PROBLEM DETAILS =
Set out as a Markdown table with the columns "Row" and "Line" the part of the items that opens with the line containing "How far away from" and runs through the end of the items, leaving out blank lines.

INPUT MATERIAL =
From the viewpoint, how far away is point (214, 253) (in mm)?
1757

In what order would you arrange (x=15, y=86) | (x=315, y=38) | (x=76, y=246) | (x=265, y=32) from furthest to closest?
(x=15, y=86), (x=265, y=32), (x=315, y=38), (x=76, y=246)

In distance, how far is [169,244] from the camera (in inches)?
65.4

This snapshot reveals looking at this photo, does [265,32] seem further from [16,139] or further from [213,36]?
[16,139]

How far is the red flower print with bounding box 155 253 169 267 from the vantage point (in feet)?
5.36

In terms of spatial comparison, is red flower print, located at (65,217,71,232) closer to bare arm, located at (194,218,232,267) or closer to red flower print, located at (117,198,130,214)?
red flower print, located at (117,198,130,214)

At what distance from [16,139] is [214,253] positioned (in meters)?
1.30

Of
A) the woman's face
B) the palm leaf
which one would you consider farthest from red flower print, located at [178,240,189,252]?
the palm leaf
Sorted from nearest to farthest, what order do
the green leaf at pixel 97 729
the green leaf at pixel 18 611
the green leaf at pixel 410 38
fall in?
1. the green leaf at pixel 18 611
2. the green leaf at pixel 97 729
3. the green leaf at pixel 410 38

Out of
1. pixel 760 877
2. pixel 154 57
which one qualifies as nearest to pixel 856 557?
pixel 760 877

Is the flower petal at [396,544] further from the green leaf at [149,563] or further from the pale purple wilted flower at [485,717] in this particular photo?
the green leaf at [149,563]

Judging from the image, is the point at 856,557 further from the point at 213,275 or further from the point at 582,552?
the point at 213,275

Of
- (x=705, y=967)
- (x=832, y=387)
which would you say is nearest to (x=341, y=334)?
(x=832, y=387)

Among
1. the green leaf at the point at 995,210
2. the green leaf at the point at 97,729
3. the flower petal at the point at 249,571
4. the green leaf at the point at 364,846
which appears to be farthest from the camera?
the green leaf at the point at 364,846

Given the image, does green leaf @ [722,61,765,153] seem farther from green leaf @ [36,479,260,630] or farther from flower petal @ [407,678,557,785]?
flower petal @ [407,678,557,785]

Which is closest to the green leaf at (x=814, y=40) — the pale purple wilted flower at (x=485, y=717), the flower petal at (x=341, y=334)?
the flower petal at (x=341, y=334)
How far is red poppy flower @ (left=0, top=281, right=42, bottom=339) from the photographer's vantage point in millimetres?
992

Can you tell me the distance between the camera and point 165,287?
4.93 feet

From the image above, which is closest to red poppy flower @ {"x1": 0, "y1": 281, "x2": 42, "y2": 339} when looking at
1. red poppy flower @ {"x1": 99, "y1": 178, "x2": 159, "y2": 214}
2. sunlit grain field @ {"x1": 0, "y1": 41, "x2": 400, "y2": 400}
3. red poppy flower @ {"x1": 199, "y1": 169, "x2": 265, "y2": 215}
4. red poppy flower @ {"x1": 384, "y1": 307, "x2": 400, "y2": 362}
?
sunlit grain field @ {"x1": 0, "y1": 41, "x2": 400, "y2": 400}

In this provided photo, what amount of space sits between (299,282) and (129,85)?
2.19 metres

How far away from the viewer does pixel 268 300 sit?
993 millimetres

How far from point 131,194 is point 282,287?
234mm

RESULT FOR THIS TASK =
| Row | Line |
|---|---|
| 1 | How far away from the viewer does pixel 268 300 sit? |
| 2 | 993 millimetres |
| 3 | How far from point 131,194 is point 282,287? |
| 4 | 234mm |